_Your objective_
Output the records exactly, and drop each picture.

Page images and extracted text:
______________________________
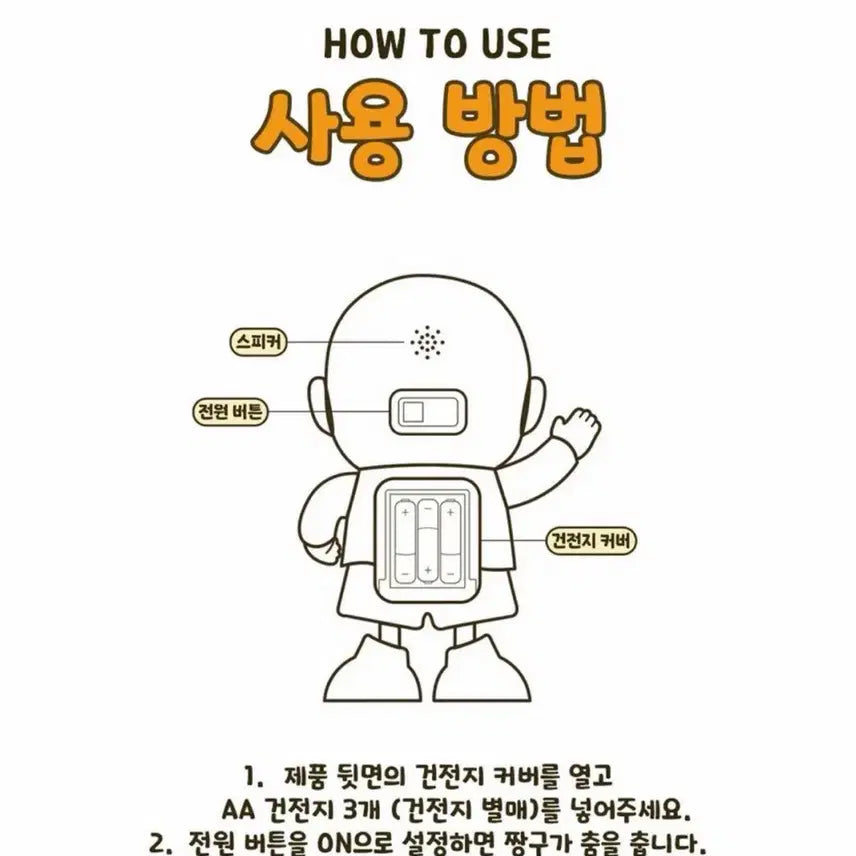 HOW TO USE

사용 방법

스피커

전원 버튼

건전지 커버

1. 제품 뒷면의 건전지 커버를 열고 AA 건전지 3개 (건전지 별매)를 넣어주세요.

2. 전원 버튼을 ON으로 설정하면 짱구가 춤을 춥니다.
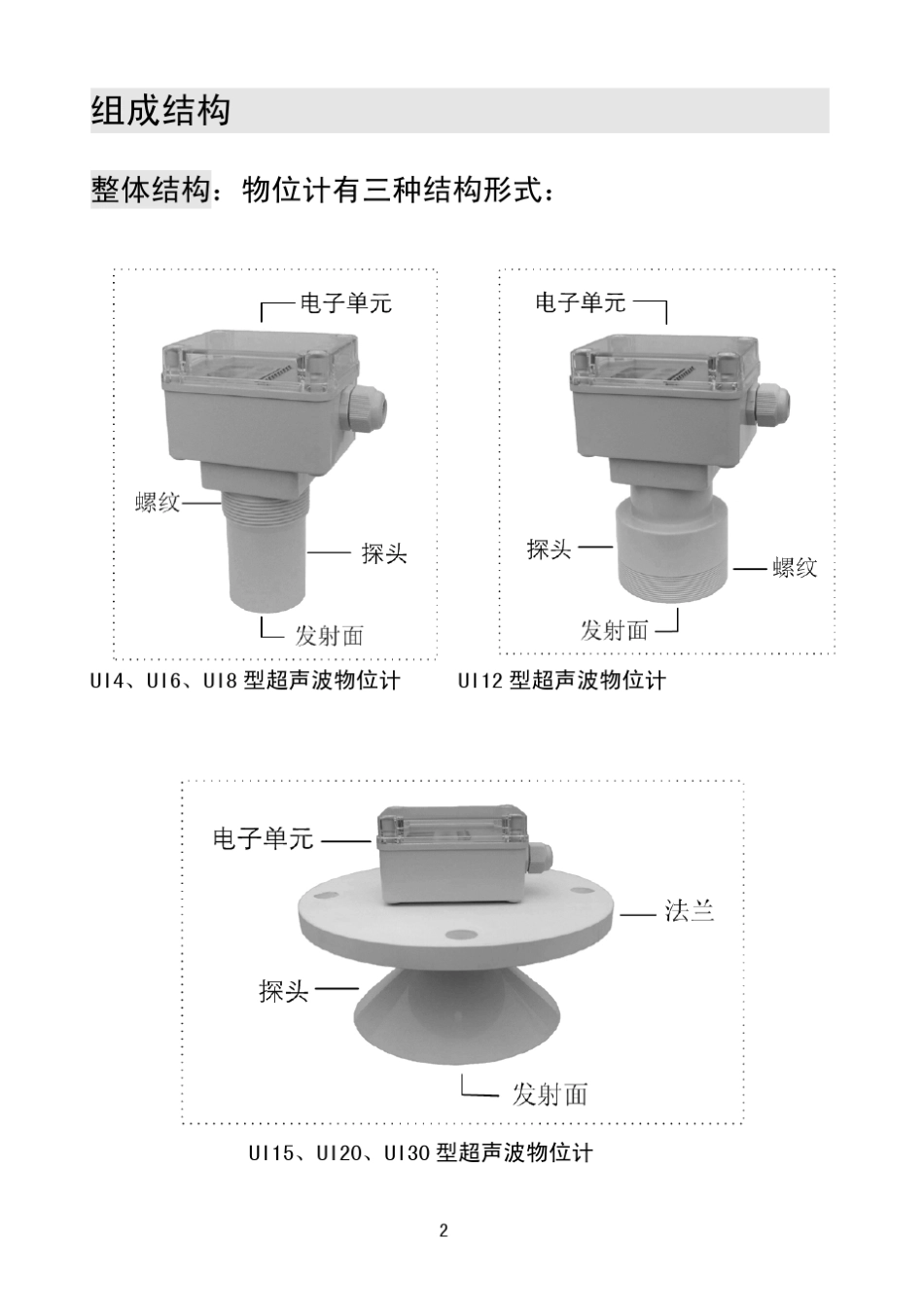 组成结构

整体结构：物位计有三种结构形式：

电子单元

螺纹

探头

发射面

UI4、UI6、UI8 型超声波物位计

电子单元

探头

螺纹

发射面

UI12 型超声波物位计

电子单元

法兰

探头

发射面

UI15、UI20、UI30 型超声波物位计

2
______________________________
_Response_
 HOW TO USE

사용 방법

스피커

전원 버튼

건전지 커버

1. 제품 뒷면의 건전지 커버를 열고 AA 건전지 3개 (건전지 별매)를 넣어주세요.

2. 전원 버튼을 ON으로 설정하면 짱구가 춤을 춥니다.
 组成结构

整体结构：物位计有三种结构形式：

电子单元

螺纹

探头

发射面

UI4、UI6、UI8 型超声波物位计

电子单元

探头

螺纹

发射面

UI12 型超声波物位计

电子单元

法兰

探头

发射面

UI15、UI20、UI30 型超声波物位计

2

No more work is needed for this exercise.